Improving the Moment

This technique involves using a variety of strategies to help make the stressful situation more tolerable. 

This is, of course, easier said than done because sometimes, when we’re upset, even if we know what we need to do, we feel more resistant to actually doing it. 

Using visualization strategies, looking for a positive in the situation, taking action to solve the problem, are all examples of ways to improve the moment. 

Most kids will need guidance and coaching to use this technique, as it’s something that even adults often struggle to do.

Psychoeducation

Psychoeducation means providing education and information to those seeking or receiving mental health services, such as people diagnosed with mental health conditions and their family members.
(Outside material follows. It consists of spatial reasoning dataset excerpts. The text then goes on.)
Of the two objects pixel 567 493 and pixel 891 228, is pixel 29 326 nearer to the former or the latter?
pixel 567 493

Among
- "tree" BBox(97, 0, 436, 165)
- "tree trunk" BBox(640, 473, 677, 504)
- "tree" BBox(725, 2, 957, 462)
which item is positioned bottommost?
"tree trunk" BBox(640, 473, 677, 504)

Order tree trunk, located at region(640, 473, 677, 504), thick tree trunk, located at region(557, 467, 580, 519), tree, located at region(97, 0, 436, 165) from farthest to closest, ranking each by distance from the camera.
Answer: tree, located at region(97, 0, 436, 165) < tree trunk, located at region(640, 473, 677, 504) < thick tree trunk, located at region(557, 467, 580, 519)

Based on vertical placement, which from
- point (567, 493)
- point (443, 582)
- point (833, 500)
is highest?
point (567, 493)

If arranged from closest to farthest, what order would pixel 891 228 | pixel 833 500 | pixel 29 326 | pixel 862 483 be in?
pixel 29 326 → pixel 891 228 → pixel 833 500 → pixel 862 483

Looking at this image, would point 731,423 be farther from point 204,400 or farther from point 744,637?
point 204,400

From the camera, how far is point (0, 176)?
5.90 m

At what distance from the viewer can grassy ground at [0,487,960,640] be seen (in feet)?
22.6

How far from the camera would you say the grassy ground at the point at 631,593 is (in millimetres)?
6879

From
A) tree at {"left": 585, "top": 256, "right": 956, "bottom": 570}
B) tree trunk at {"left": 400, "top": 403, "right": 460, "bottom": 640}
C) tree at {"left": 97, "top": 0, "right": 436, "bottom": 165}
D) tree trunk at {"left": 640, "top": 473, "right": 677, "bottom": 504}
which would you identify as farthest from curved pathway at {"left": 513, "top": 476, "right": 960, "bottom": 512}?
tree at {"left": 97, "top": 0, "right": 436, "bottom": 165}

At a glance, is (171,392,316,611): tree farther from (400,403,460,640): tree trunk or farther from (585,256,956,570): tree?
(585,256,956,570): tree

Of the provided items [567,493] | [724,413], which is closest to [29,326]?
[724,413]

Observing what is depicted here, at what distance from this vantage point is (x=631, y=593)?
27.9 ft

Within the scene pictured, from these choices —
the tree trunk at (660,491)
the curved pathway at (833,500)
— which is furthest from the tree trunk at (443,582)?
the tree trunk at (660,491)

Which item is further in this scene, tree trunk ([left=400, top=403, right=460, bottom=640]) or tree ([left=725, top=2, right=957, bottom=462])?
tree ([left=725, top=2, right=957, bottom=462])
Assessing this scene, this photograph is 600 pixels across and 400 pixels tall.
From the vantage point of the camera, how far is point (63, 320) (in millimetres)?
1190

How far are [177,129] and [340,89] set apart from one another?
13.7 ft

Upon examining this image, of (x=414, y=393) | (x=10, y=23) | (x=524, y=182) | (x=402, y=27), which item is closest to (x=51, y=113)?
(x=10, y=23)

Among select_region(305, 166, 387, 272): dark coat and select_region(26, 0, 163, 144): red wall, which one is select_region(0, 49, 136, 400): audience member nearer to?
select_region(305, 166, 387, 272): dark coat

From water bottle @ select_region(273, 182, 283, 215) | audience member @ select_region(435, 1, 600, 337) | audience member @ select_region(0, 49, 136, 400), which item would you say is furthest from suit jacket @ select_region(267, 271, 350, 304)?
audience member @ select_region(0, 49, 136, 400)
As a parent or educator, it’s about teaching kids or teens about how their brain works and why they sometimes react the way they do.

Psychoeducation can also mean teaching more about topics that surround children with a lot of worries – because, as the old saying goes – knowledge is power.

Teaching your child about why their bodies react to stress the way they do can help them accept and understand those sensations better.

You can use this free printable that explains the brain’s stress response to children. Download it here. 

Positive Affirmations

Negative thinking patterns and negative beliefs about oneself make it harder to cope with emotionally upsetting events. 

Negative thoughts like:

  • “I can’t cope with this.”
  • “This feeling will never go away.”
  • “I am the worst person. I hate myself.”
  • “There is no point in trying”
  • “I hate this feeling.”

Using positive affirmations improves distress tolerance by helping children build a positive mental attitude, improve self-esteem, and ultimately develop a growth mindset. 

When you have low expectations for yourself, you tend to sink down and meet those low expectations. However, when you think positively and believe in yourself, you’re more likely to succeed.

Learn more about teaching children to use positive affirmations here.

Therapeutic Options for Building Distress Tolerance

For some kids, uncomfortable feelings are too intense, too overwhelming, and practicing distress tolerance techniques isn’t helpful on its own. 

When this is the case, a therapist can help teach your child skills that will help improve their distress tolerance. 

Occupational Therapy

Occupational therapists can help children with sensory challenges, such as over-sensitivity to certain stimuli, that affect distress tolerance by making situations more overwhelming.

They can also help children develop coping skills, self-regulation skills and to understand and identify their emotions. 

Dialectical Behavior Therapy (DBT)

Dialectical behavior therapy  is a therapeutic technique that was initially developed for Borderline Personality Disorder, but is now used treat a range of other conditions, including:

It is a form of cognitive-behavioral therapy (CBT) that incorporates mindfulness meditation, interpersonal effectiveness, emotional regulation, and distress tolerance skills. 

Exposure Therapy

Stress causes physical sensations that affect how people think about and respond to stress. 

Exposure therapy slowly and systematically helps a child face their fears, helping them learn to tolerate uncomfortable situations and emotions until it subsides rather than reacting by escaping or avoiding, or having behavioral outbursts. 

This helps improve a person’s ability to tolerate the effects of intense negative emotions in the body, such as increased heart rate and muscle tension. 


Distress tolerance is a skill that we continue to develop throughout our lives and everybody handles distress a bit differently.

The most important thing is teaching children healthy and appropriate ways to cope with stressful situations, seeking professional assistance if needed.